一応確認を取っておく。そんな猫の鳴き声が呼び名だなんて言うのは嫌だからな。

「……にゃあ。猫…………。ぬこ?」

「なるほどな、ぬこか。お前は意地でもそっちの方向性で考えると」

なんで猫になっちゃったんだ? 擬人化ならあたしも好きだけど……。人に猫とかのあだ名はどうかと……。

「……猫ねこネコ……。子猫ちゃん……」

ヒュンッ、と風を切る音が聞こえたのであたしは蘭の方へ顔を寄せる。

「痛ッ! なんかが飛んできた! しかも冷たい! なにこれ!?」

萱沼が一人で騒いでいるが、気にしないでおこう。

「ナオちゃんだよね!? 今なんか投げたよね!?」

あっ、ばれたのか。

「なに投げたの!? ほっぺのとこに思いっきり当たったんだけど! すごい痛かったよ!? なに投げたの!?」

なぜ二回言う。小説とかじゃないんだからそういうのは一回でいいだろ。とりあえず答えなきゃいけない気がしたので、答えておく。

「…………氷だ」

「氷!? なんでそんなもん投げちゃったの!? めちゃくちゃ固いじゃん!」

「いや、でも投げた氷がないじゃん。どこ行ったの?」

どこかに落ちてるとかするはずなんだが、どこにもない。証拠品がないぞ。っていうかなんでないんだ? 確かに投げたからその辺に転がってるはずなんだが……。

「萱沼…………食べたのか?」

「食べない食べない! それもはや芸だから! 日常でやる気ないなんてないから!」

まぁ、ないだろうな。お前は芸人にでもなるのか? ちなみに氷はドリンクの時の奴を投げた。心配はない。氷は萱沼のコップからとった。後で手、洗わなきゃな。

「……えーと、つまり嫌なんだよね?」

「何が? 主語がないからわからないんだけど?」

「だから、子猫ちゃん――」

――ヒュンッ!

「痛いって! しかも今の見た!? 氷が砕けてるじゃん! 威力すごいじゃん!?」

「ああ、あたしも驚いた。まさかこんなに簡単に砕けるとは…………。萱沼の皮膚は鉄かなんかでできてるのか?」

「ほんと、驚いた」

何故か蘭も話に加わってくる。

「砕けた氷がきらきら光って。そう、あれはまさしくダイヤモンドダスト! 規模は小さいけどダイヤモンドダストだよ!」

なんかよくわからないが、名前が付いた。氷を投げただけでダイヤモンドダストだそうだ。……バカだろ?

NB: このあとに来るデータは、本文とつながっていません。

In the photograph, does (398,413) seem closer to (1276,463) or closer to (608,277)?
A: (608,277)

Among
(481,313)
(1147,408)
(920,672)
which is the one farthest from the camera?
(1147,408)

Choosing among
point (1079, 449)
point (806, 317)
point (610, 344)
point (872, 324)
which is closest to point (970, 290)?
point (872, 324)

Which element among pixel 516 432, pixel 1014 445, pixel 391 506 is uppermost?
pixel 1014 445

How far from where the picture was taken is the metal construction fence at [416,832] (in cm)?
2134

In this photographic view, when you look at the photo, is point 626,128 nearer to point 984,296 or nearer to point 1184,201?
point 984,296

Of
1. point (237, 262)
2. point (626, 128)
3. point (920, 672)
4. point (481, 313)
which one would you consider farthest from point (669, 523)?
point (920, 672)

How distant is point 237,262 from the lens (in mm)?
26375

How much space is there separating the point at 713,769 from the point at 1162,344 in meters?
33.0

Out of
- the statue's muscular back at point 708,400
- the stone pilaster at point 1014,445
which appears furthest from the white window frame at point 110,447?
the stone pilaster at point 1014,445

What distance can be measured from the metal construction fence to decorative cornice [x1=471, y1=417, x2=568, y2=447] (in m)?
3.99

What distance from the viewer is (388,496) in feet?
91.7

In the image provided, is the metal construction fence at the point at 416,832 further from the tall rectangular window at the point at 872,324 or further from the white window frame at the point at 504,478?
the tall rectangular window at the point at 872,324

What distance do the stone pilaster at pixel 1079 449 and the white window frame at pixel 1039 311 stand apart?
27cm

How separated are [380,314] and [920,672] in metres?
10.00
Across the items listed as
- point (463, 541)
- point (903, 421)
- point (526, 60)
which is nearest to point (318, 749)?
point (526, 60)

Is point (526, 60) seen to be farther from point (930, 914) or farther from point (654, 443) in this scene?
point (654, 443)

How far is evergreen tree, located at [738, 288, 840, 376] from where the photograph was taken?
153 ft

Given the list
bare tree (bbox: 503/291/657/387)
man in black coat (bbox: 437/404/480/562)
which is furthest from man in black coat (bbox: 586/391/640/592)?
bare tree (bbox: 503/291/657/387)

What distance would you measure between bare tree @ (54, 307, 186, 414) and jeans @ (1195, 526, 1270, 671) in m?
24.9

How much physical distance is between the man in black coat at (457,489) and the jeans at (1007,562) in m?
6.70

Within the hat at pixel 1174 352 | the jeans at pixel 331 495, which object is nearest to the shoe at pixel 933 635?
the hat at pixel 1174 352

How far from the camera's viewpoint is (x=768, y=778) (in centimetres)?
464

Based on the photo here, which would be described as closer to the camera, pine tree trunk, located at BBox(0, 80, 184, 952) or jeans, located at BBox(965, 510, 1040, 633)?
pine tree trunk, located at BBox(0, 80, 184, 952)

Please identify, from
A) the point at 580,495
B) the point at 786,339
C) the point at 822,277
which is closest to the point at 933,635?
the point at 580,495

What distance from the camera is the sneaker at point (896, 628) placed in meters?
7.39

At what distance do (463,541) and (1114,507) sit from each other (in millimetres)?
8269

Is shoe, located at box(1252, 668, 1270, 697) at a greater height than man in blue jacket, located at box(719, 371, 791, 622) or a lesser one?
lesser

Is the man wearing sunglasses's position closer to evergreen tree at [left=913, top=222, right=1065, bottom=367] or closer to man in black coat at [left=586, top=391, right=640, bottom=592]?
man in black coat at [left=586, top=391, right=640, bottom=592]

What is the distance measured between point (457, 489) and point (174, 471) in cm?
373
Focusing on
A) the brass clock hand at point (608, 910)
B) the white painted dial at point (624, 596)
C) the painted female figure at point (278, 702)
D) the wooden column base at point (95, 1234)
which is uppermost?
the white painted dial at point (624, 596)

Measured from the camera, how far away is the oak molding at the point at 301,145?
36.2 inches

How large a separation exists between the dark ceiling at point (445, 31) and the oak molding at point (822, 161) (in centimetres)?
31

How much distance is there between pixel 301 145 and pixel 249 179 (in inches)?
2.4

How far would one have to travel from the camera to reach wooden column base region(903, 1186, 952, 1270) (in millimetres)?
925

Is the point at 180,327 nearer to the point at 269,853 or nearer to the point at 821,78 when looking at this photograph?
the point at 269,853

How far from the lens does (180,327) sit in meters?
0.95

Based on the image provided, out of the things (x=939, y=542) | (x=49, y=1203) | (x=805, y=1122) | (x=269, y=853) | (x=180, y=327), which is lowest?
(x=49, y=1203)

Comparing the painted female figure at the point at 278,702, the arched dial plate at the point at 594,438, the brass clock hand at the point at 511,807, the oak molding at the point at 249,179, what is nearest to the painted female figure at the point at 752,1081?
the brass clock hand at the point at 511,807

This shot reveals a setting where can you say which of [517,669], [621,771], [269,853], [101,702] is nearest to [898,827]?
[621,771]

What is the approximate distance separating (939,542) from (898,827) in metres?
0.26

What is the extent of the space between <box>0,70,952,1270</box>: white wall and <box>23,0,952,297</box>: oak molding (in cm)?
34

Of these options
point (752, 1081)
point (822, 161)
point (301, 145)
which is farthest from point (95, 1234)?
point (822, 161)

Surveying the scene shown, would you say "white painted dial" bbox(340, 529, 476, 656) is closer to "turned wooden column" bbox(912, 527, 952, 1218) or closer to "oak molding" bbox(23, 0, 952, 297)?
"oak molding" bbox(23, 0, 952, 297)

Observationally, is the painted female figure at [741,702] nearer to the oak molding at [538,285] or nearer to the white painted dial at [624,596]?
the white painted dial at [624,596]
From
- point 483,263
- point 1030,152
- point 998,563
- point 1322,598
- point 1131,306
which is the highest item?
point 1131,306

「読みはダイヤモンドダストでいいでしょ。あとは……よし! 周囲への妨害でダイヤモンドダスト!」

「ただの迷惑であって、戦闘時には使えなそうな技だ!」

ツッコミを入れたのはもちろんあたしだ。確かに飛び散った氷は迷惑だけどさ!

「俺のこと忘れてない?」

「別に忘れてないぞ。えーと、何だっけ? なんかを謝るんじゃなかったっけ?」

と、あたしは萱沼に聞く。

「だから、俺がナオちゃんのことを子――構えるの止めて! それ痛いんだから!」

「大丈夫だ。そこまでじゃない」

「いやいや! 氷が衝撃に耐えられなくて砕けてるじゃん! 強すぎるじゃん」

「猫パンチみたいなものだ」

「猫パンチも痛いけどさ! それ以上に痛いよそれ!」

――ヒュンッ!

「だから痛いって! しかも子猫ちゃんなんて言ってな――」

「いまだナオ!」

蘭の声がかかったので投げる! ちなみにさっきは猫という言葉に反応した。自分から猫パンチとか言ったんだけどね。

周囲への妨害ダイヤモンドダスト!」

ド中二病な技名を蘭が叫ぶ。氷投げただけなんだけどな。

だが、

「――何!? 避けただと!?」

と、言ったのはあたしじゃなくて蘭だ。ま、何回も同じことされれば避けれるよね。しかも今回は蘭が「いまだナオ!」って言ってるし。

「もういいから。とりあえず、その呼び方はしないでくれよ。絶対に」

「分かったって。氷投げられたんだからもう十分わかってるよ」

なんか本気で怖がってるそぶりを見せたのでもうやめる。結構楽しかったけどな。何回もやってたらつまらなくなる。

やっと電話がきて、退出することになった。飛び散った氷はしっかり回収してふき取りました。店員さん、お騒がせしました。